August 2015
Features

Regional report: UK-Norway

The drop in oil price has had a significant negative impact in a region with already many challenges. The UK has been hit hardest, with Norway suffering less; but, still forced to delay projects.
Zaki Hasan / Wood Mackenzie Catherine Plowdon / Wood Mackenzie Theo Bull / Wood Mackenzie Alex Gorman / Wood Mackenzie
In June, BP completed the installation of some of the topside modules for the Clair Ridge platform, 75 km to the west of the Shetland Islands (left). Cuadrilla Resources is still waiting to conduct fracing operations at its Preese Hall site in Lancashire, UK (center). Statoil used the Transocean Leader to drill appraisal wells for the Johan Sverdup development. Photo by Harald Pettersen, Statoil.
In June, BP completed the installation of some of the topside modules for the Clair Ridge platform, 75 km to the west of the Shetland Islands (left). Cuadrilla Resources is still waiting to conduct fracing operations at its Preese Hall site in Lancashire, UK (center). Statoil used the Transocean Leader to drill appraisal wells for the Johan Sverdup development. Photo by Harald Pettersen, Statoil.

Across the UK, levels of upstream exploration and appraisal (E&A) and deal activity have decreased since the peak seen in 2008. During first-quarter 2015, E&A activity in the UK was particularly low, with only 12 E&A wells drilled. In Norway, there was a peak of E&A activity in 2009, followed by a drop in activity in 2010 to 2012; however, 2013 and 2014 saw slightly higher levels. The first quarter of 2015 saw relatively high figures, with 14 E&A wells drilled.

The UK continues to face challenges, including high costs, basin maturity, and poor weather conditions, which have all hindered activity. Onshore UK has seen its own challenges around public objection and environmental concerns, particularly with regards to unconventional drilling. In addition to these challenges, the oil price drop since the second half of 2014 has put further pressure on the industry.

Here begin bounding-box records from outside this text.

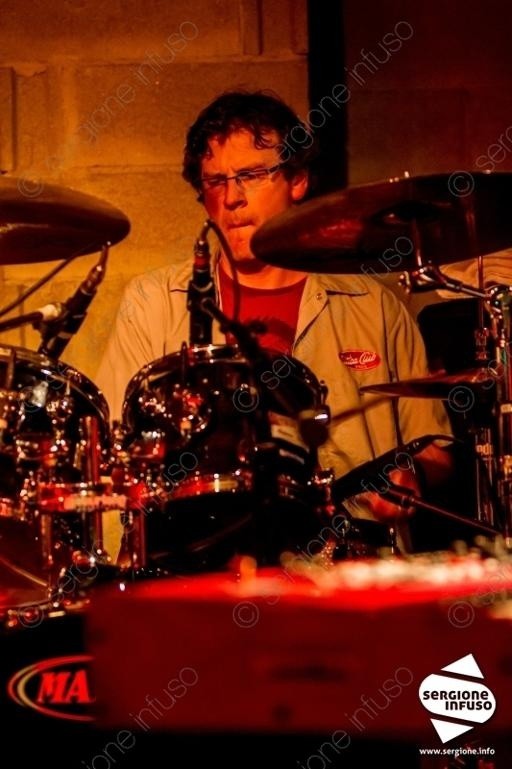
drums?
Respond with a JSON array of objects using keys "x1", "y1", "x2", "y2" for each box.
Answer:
[
  {"x1": 0, "y1": 344, "x2": 111, "y2": 538},
  {"x1": 116, "y1": 338, "x2": 330, "y2": 552},
  {"x1": 0, "y1": 615, "x2": 101, "y2": 769}
]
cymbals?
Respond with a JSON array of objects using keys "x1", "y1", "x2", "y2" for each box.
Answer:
[
  {"x1": 355, "y1": 370, "x2": 511, "y2": 403},
  {"x1": 248, "y1": 163, "x2": 512, "y2": 276},
  {"x1": 0, "y1": 172, "x2": 130, "y2": 262}
]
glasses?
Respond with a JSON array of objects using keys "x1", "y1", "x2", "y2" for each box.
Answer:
[{"x1": 197, "y1": 161, "x2": 285, "y2": 196}]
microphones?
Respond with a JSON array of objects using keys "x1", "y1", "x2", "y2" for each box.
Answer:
[
  {"x1": 186, "y1": 238, "x2": 216, "y2": 346},
  {"x1": 38, "y1": 260, "x2": 105, "y2": 361},
  {"x1": 334, "y1": 434, "x2": 434, "y2": 502}
]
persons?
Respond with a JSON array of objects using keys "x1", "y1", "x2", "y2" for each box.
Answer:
[{"x1": 93, "y1": 92, "x2": 456, "y2": 557}]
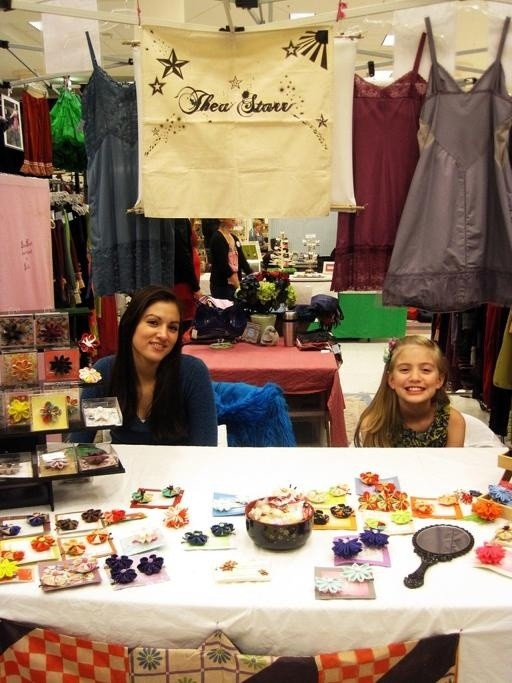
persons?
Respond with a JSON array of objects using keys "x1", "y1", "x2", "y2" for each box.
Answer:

These pressures and challenges have created the need for the UK government to step in and encourage further activity. The UK has seen a decline in production since 1999 and E&A drilling activity since 2008, which led to the Wood Review, the introduction of the Oil and Gas Authority, and subsequent tax changes in the March Budget 2015. In Norway, the outlook is slightly more positive, which may be due to the exploration tax rebate introduced in 2005, and the ongoing participation of the Norway government in the upstream industry.

UK CONTINENTAL SHELF

On the UK Continental Shelf (UKCS), E&A drilling and deal activity remains subdued, with 12 wells drilled in the first quarter of 2015, compared to 32 in the first quarter of 2008, Fig. 1. As few as four wells are currently planned for the remainder of 2015. The year 2008 represents the highest peak in E&A drilling since 1997. On average, 12.5 wells were spudded per quarter during 2014, compared to 29.75 per quarter in 2008.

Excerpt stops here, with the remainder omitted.